Peur: l’analyse du philosophe
Jusqu’où la sécurité peut-elle empiéter sur nos libertés ? Question complexe mais essentielle pour la sauvegarde de la démocratie.

La tension entre le sécuritaire et les libertés individuelles se situe au cœur des réflexions de la philosophie politique moderne. Reprise par la pensée moderne en général, elle se trouve au départ chez Hobbes, dans son contrat social. « A partir de là, on peut se demander dans quelle mesure les libertés individuelles, et leur expression la plus évidente, les Droits de l’Homme peuvent représenter un barrage à la dérive sécuritaire» s’interroge Thomas Berns, chercheur au Centre de recherche en philosophie, à l’ULB.
A cette question, Thomas Berns répond de façon nuancée. «La pensée moderne s’enracine dans l’idée de multiplicité des individus. Sur cette base-là, elle va développer des droits individuels contre la domination par l’État. Mais ces droits sont également garantis par lui. Il y a donc une sorte de tension, une saine opposition entre l’État, d’une part, et les juristes, les représentants d’associations et les citoyens, d’autre part » explique-t-il.

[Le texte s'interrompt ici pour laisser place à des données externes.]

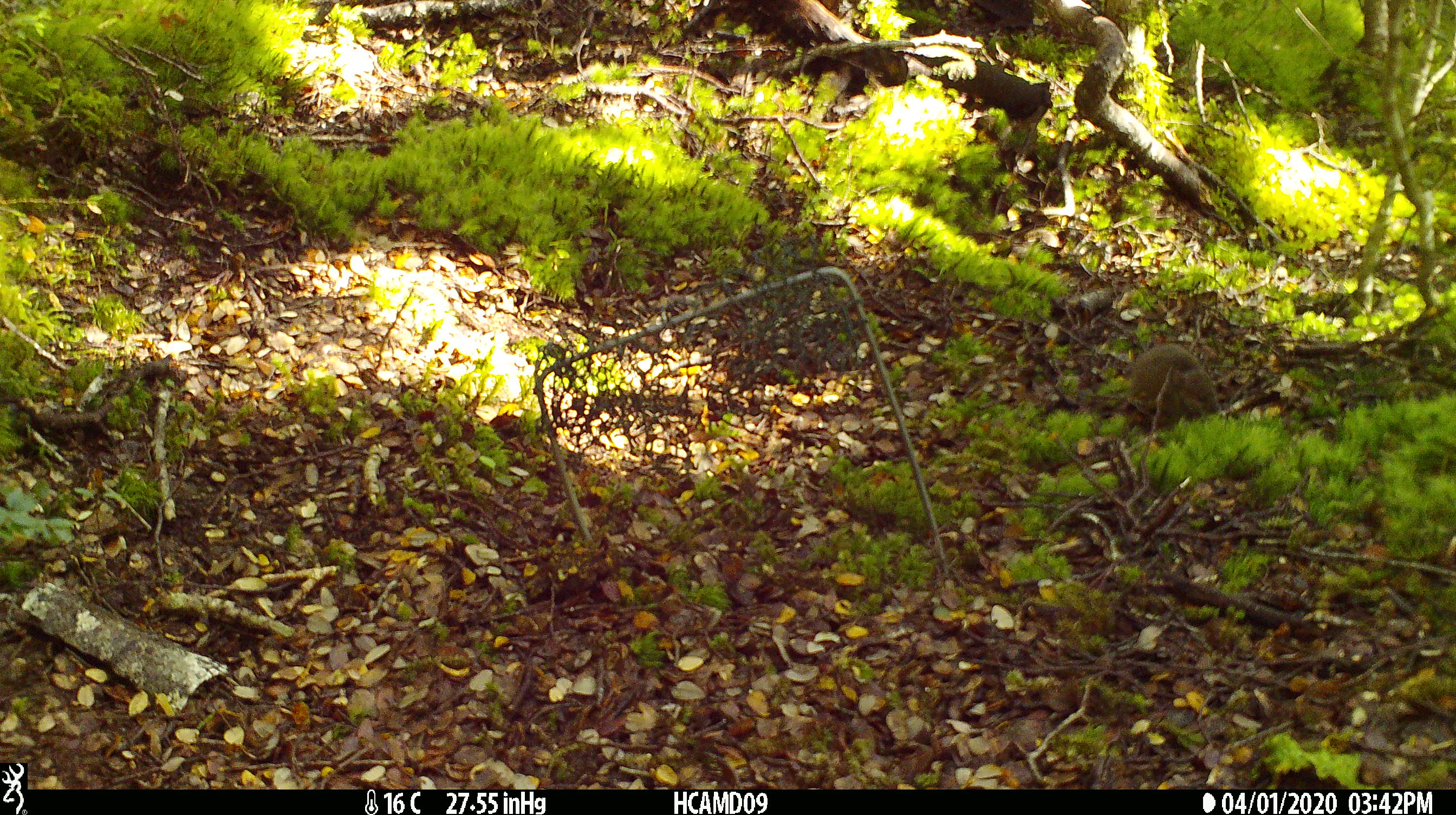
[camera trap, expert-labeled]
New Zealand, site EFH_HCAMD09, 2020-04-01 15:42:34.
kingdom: Animalia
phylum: Chordata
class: Mammalia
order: Rodentia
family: Muridae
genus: Mus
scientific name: Mus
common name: mouse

Cependant, pour le chercheur, le discours sécuritaire rompt cet équilibre. « Par une dramatisation politique et médiatique, ce discours généralise le danger et fait primer le besoin de sécurité, ce qui nous ramène en quelque sorte au contrat social de Hobbes » affirme-t-il. Basé sur le rationalisme, il est très difficile à contester. « Mais cela ne nous empêche pas de noter une sorte de paresse intellectuelle à toujours vouloir en rester à ce moment embryonnaire du contrat social », souligne le chercheur.

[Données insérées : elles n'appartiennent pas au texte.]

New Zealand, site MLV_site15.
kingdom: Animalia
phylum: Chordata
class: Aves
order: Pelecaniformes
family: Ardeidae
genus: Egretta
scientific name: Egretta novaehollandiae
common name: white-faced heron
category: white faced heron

Thomas Berns plaide donc pour une meilleure prise en compte des enjeux démocratiques et pour l’arrêt des discours simplistes : « Il faut montrer que l’homme a d’autres besoins que sa sécurité, que la différence peut être aussi bien l’expression d’un danger que d’un enrichissement et que le besoin de sécurité doit toujours être considéré avec retenue. En effet, celui-ci apparaît comme le moyen le plus sommaire de justifier la puissance de l’Etat. Par ailleurs, l’éventuelle réalité d’un danger peut réclamer d’autres types d’analyses que celles qui nous opposent, et donc d’autres types de réponses ».